11.09.2010

Story - 02


Saya tengah terduduk di sebuah kursi dikelilingi puluhan kursi kosong lainnya. Sedangkan orang-orang yang sebelumnya menempatinya telah beranjak pergi dengan pikiran mereka masing-masing. Saya merasakan sedikit kelegaan walau hanya sesaat. Kadang bosan dan penat ditengah derasnya manusia-manusia yang mengelilingi kita. Tak selamanya sendiri itu sepi. Saya menjejakan kaki keluar ruang seminar, pikiran saya lelah, fisik pun tak mau kalah. Seandainya saja saya orang beruang, pasti tak segan-segan saya mencari lokasi spa mewah di kota ini. Apa boleh buat, tak ada pilihan lain kecuali pulang dan istirahat di kos-kosan. Belum juga sampai pintu keluar, saya sudah dicegat seorang teman kelompok saya untuk diajak berdiskusi tentang tugas yang harus dikonsultasikan esok hari. Tanpa basa-basi saya mengatakan bahwa saya yang akan bertanggungjawab untuk membereskan tugas itu besok. Sebenarnya bukan karena saya memang memiliki tanggungjawab besar atas pekerjaan kelompok saya, tapi lebih lebih karena saya malas berdiskusi panjang lebar dengan teman saya ini. Belum ada lima langkah saya bergerak, saya sudah dicegat kembali dengan teman-teman dari kelompok tugas mata kuliah lain, mereka meminta saran pada saya tentang isu yang akan dikupas dalam essay untuk pekan depan, temanya “XXX”. Oke. Saya kembali menghentikan langkah ini, dan mulai bergabung dengan mereka. Lebih banyak ide yang saya cetuskan disini, entah mengapa saya begitu antusias dengan tugas mata kuliah satu ini dibanding dengan tugas-tugas lainnya. Singkatnya isu yang akan kami angkat sudah kami putuskan bersama, tinggal melapor pada tutor dan yang lebih penting adalah pulang ke kos (saat itu juga). Maaf saya sedang ingin sendiri. Kadangkala pertemuan yang intens justru memercikan konflik, bagai api dalam sekam, begitu kata pepatah. Saya hanya ingin berusaha mengingat dan merenungkan setiap pembelajaran dari episode hidupku sepanjang hari yang diberikan oleh Allah. Allah yang baik, yang tak pernah merancangkan kejahatan bagi manusia.

Story - 01



Aku telah mencapai pada satu hari yang sudah lama ku ketahui.
Pagi yang menjelangku cerah, berubah kelu.
Penggalan lalu yang sarat akan misteri,
tak pernah aku takut menghadapinya.
Hingga kegelisahan yang mencekam,
menjadi momok mengerikan bagi malamku.
Kegelisahan akan penggalan-penggalan lalu...
Tak akan pernah menjadi gambaran apik yang terukir dalam sebuah kisah.
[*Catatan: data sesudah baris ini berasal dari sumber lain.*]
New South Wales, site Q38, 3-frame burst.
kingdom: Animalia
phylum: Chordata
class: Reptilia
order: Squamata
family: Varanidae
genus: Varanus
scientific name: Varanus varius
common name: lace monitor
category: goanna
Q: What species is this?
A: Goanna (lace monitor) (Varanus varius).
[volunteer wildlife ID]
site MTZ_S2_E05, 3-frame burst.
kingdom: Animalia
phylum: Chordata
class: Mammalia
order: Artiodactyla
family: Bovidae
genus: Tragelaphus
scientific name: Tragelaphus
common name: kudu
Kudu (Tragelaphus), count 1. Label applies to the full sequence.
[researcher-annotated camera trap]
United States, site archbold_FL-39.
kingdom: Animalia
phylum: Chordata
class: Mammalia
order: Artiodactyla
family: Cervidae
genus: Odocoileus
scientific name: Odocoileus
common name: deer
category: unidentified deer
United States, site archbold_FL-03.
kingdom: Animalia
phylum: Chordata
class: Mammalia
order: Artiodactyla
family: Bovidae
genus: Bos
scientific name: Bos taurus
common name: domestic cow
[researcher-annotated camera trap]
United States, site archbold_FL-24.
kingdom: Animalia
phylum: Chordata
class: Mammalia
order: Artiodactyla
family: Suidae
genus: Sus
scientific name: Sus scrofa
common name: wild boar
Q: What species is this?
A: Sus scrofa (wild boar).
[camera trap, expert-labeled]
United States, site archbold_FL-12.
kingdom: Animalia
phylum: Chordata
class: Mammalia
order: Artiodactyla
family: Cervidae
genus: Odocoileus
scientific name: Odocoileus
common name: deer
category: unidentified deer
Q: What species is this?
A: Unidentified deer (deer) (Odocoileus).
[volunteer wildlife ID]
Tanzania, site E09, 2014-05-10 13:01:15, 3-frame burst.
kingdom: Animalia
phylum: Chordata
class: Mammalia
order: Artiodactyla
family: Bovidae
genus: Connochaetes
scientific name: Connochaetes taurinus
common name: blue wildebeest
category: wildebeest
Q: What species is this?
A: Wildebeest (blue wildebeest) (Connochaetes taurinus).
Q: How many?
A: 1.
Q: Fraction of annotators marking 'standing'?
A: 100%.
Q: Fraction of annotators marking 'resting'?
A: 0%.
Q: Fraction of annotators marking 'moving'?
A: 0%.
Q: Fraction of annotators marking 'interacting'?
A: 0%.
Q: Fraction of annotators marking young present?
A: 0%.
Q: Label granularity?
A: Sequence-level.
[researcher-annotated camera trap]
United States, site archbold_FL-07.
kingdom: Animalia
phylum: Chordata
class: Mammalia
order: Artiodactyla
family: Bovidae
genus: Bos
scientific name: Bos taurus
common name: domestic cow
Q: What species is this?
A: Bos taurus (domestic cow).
Dingin udara pagi menyisir lembut rambut-rambut tipis yang menghiasi lenganku, ketika ku bergayut lemah di punggungmu.
Tak ada rasa lain kecuali, bahagia.
Tak ada kekhawatiran lainnya, kecuali
khawatir tak dapat lagi berada di bawah langit ini bersama.
Membayangkan ketika sisa usia ini kuhabiskan untukmu,
denganmu.
Tak ada jumpa yang abadi,
Karena akhirnya waktu yang akan menjawab entah kini atau kemudian hari.
Aku menjadi seolah tak mengenali diriku sendiri secara utuh setelah harapanku dihempas angin.
Bukankah setiap orang tak pernah yakin tentang dirinya ?
sebagian fisika berbicara, bahwa refleksi kaca dua dimensi memiliki keterbatasan informasi,
sebagian karena terlalu narsis memuji diri sendiri, dan sebagian lagi karena tak mampu menerima kenyataan bahwa diri kita tak jauh lebih baik dari apa yang selama ini kita pikirkan.
Hidup tak ada yang selamanya bahagia, karena hidup adalah penderitaan, begitu kata Budha.